On June 23, a band of teenagers attacked a Roma camp near Lviv. It was the latest in a series of unprovoked attacks on Roma encampments around Ukraine this year, but this tragedy was the bloodiest: A 24-yearold was stabbed to death. Seven more, including a ten-year-old boy, were injured.
This rising violence, and the fear-mongering, hateful rhetoric that often goes with it, can seem like it’s from a bygone era. And yet, dislike and suspicion of Roma remain commonplace in Ukrainian society. Many feel that Roma are thieves, swindlers, and social degenerates who had it coming.
But that’s no justification for the denial and inaction that have accompanied these attacks — for the police disinterest, and, this week, for the prominent politicians who have broadly implied that Russia and Russian agents are behind the attack.

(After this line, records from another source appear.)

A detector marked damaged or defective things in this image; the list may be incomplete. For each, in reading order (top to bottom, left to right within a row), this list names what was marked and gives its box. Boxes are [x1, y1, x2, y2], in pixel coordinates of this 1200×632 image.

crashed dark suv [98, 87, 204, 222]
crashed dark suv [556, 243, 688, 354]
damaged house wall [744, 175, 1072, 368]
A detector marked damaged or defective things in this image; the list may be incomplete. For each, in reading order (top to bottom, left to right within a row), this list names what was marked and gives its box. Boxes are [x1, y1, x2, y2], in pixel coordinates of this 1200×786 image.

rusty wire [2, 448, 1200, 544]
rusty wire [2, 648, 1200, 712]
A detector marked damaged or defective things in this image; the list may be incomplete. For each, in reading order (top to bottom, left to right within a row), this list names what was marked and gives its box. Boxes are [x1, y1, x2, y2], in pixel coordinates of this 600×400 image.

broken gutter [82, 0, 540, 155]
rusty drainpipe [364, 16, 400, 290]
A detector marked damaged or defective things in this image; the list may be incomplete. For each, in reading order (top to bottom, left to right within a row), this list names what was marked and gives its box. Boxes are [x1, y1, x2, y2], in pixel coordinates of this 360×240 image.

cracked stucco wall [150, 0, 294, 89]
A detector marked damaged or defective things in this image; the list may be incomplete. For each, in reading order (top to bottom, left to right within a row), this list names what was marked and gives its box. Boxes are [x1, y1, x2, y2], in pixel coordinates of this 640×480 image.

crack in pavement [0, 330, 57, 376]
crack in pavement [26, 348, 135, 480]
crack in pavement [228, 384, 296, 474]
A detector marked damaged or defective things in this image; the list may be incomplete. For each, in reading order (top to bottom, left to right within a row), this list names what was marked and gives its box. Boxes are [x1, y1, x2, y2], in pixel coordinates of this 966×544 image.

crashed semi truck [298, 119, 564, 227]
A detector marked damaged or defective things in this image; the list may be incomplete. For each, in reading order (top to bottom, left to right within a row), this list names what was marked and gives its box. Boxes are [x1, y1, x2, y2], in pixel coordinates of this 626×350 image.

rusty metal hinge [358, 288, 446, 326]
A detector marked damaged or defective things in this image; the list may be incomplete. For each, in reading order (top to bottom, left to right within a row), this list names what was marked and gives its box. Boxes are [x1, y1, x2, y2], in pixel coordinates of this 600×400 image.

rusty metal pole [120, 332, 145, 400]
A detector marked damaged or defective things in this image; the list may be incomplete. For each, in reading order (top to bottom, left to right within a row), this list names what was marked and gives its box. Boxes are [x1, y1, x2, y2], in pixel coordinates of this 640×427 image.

It may be comforting to believe that Russian money or influence stand behind the June 23 savagery — but as of yet, this is unsubstantiated. A Bellingcat report handily demonstrates that the social network “Sober and Angry Youth” has chapters all over Ukraine, Russia and Belarus. You don’t need to look to the Kremlin to find racist, violent, neo-Nazi ideologies — and their adherents.
Hatred of Roma is, unfortunately, homegrown. And even if those Lviv teenagers had somehow been recruited into the attack by Russian secret services, their actions played on a history of prejudice that Ukraine must confront and solve.